**Task statement:**
Could the entries below be reproduced exactly, with the images removed?

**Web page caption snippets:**
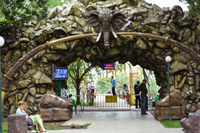 Краснодар: на входе в Сафари-парк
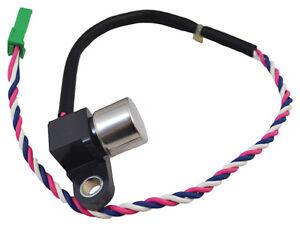 Speed Sensor   Hitachi   CAS0004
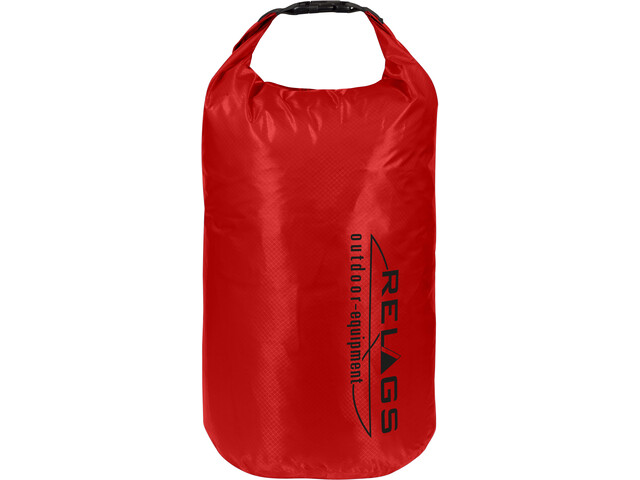 Basic Nature 210T Packsack 10l, red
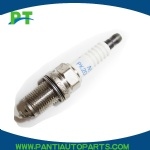 Spark Plugs  For  Denso  PK20PR-P11(3141)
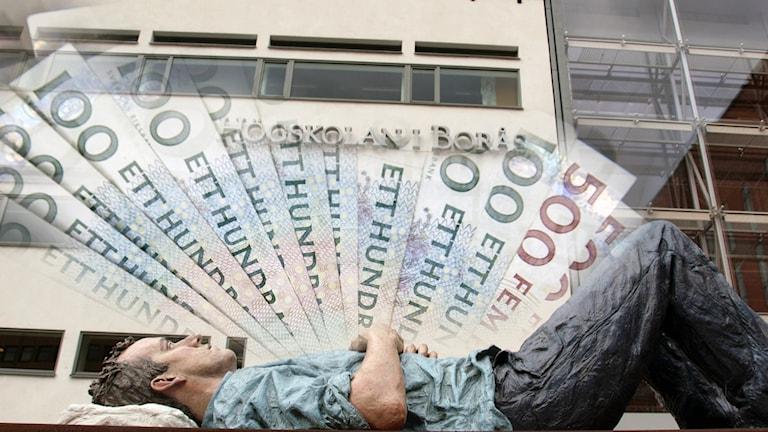 Högskolan i Borås får pengar. Foto: P4 Sjuhärad.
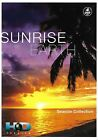 Sunrise Earth Seaside Collection DVD 2008 4 Disc Set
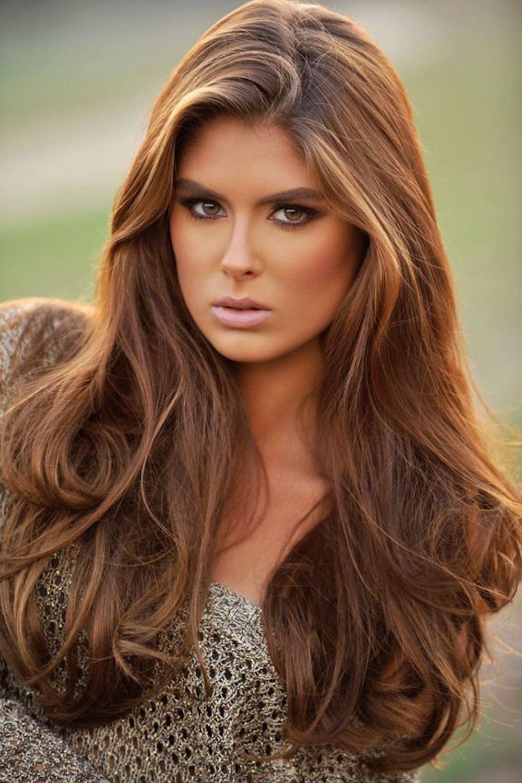 Цвет краски для волос карамель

**Reply:**
 Краснодар: на входе в Сафари-парк
 Speed Sensor   Hitachi   CAS0004
 Basic Nature 210T Packsack 10l, red
 Spark Plugs  For  Denso  PK20PR-P11(3141)
 Högskolan i Borås får pengar. Foto: P4 Sjuhärad.
 Sunrise Earth Seaside Collection DVD 2008 4 Disc Set
 Цвет краски для волос карамель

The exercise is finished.